Hi,
I want to get the average methylation % for a targeted region, for example, see below...
Chrom start end Meth_% count_methylated count _unmethylated
chr1 1371409 1371409 0 0 5
chr1 1371539 1371539 0 0 88
chr1 1371567 1371567 2.32 2 84
chr1 1371572 1371572 2.30 2 85
chr1 1371575 1371575 1.12 1 88
The targeted region is chr1:1371409-1371575 and each row corresponds to a methylated C (1-based BEDgraph coverage file from bismark)
How should I proceed with my calculation?
1) Should I just take the mean of Meth % per locus? (Sum of Meth % values/5) i.e. (2.32+2.30+1.12)/5 or 1.148 %
OR
2) total count_methylated/total count_methylated+total count_unmethylated i.e. (2+2+1)/(2+2+1+5+88+84+85+88) = 0.014 or 1.4%
This one is more like a weighted mean (correct me if I am wrong).
OR
There is some other correct method to do this kind of calculation?
Cross-posting in main GitHub for bismark page, hopefully, will get a reply there.
Is your goal simply to represent this particular region? Or did you obtain it as a DMR (differentially methylated region) from some kind of analysis?
In the second case, I would represent (if you can) the same thing that the algorithm used. For example, the frequently used BSmooth pipeline does a weighted smoothing which takes into account coverage, so if I had used that algorithm, I would represent the smoothed values.
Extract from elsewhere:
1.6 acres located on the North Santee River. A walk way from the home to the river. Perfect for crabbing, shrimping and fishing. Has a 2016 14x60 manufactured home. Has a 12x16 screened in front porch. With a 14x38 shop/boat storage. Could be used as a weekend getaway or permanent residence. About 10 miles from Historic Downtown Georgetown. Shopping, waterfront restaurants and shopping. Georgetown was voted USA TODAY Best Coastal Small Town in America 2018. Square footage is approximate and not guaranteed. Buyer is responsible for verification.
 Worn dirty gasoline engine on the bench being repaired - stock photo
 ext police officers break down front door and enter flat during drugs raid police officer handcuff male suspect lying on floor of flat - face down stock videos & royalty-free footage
Another option is to set a coverage threshold (say >10 counts) and consider that all of the CpGs above the threshold have valid information. With that reasoning, I would not weigh the values. There are algorithms which work like this and do not take into account coverage when computing DMRs...
Hi,
Thanks for your reply. I just wanted to get methylation % as of now..but I have got a reply now..you can go to this link to find the answer, was meaning to post it anyway here: https://github.com/FelixKrueger/Bismark/issues/354
thanks for the link, it's a great answer by Felix!